Edited By: Leslyn Kim and D.Curle
John 3 (New International Version)
16 For God so loved the world that he gave his one and only Son, that whoever believes in him shall not perish but have eternal life. 17 For God did not send his Son into the world to condemn the world, but to save the world through him. 18 Whoever believes in him is not condemned, but whoever does not believe stands condemned already because they have not believed in the name of God’s one and only Son. 19 This is the verdict: Light has come into the world, but people loved darkness instead of light because their deeds were evil. 20 Everyone who does evil hates the light, and will not come into the light for fear that their deeds will be exposed. 21 But whoever lives by the truth comes into the light, so that it may be seen plainly that what they have done has been done in the sight of God.”

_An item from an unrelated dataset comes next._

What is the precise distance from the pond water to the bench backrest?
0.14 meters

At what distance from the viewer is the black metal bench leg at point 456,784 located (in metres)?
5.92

As I was reading and studying in John today, I learned something that I’ve never heard before. As my disclaimer I did not have a ton of time to research what I’m about to share and need to finish researching it, but I found it interesting. Apparently in the Greek language there exists tenses that are not used or available in English, at least without the use of extra vocabulary to explain what was truly meant. John 3:16, the favorite biblical verse placed on highway billboards, or written on posters at football games, apparently express a verbal “tense” not used in the English language. That tense is referred to as the continuous present tense. It can be constructed in English using words that accompany the verb. However, there is no single tense that can be assigned to the verb that makes it present continuous. Common English language sentences in different tenses may read like these:
Present Tense: Tim is swimming.
Past Tense: Tim swam.
Future Tense: Tim will swim tomorrow.
Present Continuous Tense (In English): Tim has been swimming all day.
Notice how in English the continuous present tense can be formed by using an auxillary verb plus a past participle prior to the verb (swimming). This is not necessary in Greek, since there’s an actual tense for the verb itself that denotes something happening now and ongoing.
As James White and David Pawson have both pointed out, the best translation of John 3:16 would read more like the following:
For God so loved the world that he gave his one and only Son, that whoever “continues or goes on believing” in him shall not perish but have eternal life. 17 For God did not send his Son into the world to condemn the world, but to save the world through him. 18 Whoever “continues believing” in him is not condemned, but whoever does not “continue believing” stands condemned already because they have not “continued believing” in the name of God’s one and only Son.
This indeed adds some much needed depth to the scripture. What I’m writing here has very little to do with Calvinism vs. Arminianism. In fact, even staunch faith-alone Calvinists like James White support the idea that John 3:16 speaks of continuing in Christ:
“Throughout this passage an important truth is presented that again might be missed by many English translations. When Jesus describes the one who comes to him and who believes in him [3:16, 5:24, 6:35, 37, 40, 47, etc.], he uses the present tense to describe this coming, believing , or, in other passages, hearing or seeing. The present tense refers to a continuous, on-going action. The Greek contrasts this kind of action against the aorist tense, which is a point action, a single action in time that is not on-going…… The wonderful promises that are provided by Christ are not for those who do not truly and continuously believe. The faith that saves is living faith, a faith that always looks to Christ as Lord and Savior.”
But, it has everything to do with dispelling the idea altogether of easy-believism. The idea that salvation is simply a one time, one-and-done event that doesn’t result or show itself in any real manifested way. “Come to this alter, say this prayer, and you’re saved”.
Apparently the continuous present tense has impact and implications for other well known text like the following:
King James Version (KJV)
“7 Ask, and it shall be given you; seek, and ye shall find; knock, and it shall be opened unto you:
8 For every one that asketh receiveth; and he that seeketh findeth; and to him that knocketh it shall be opened.”
It could be translated to read this way…….
7 “Keep on asking”, and it shall be given you; “continue to seek”, and ye shall find; “don’t stop knocking”, and it shall be opened unto you:
8 For every one that “continues asking” receiveth; and he that “continues seeking” findeth; and to him that “continues knocking” it shall be opened.”
That puts a whole new spin on Abraham persistently asking God to spare the city of Sodom and Gamorrah.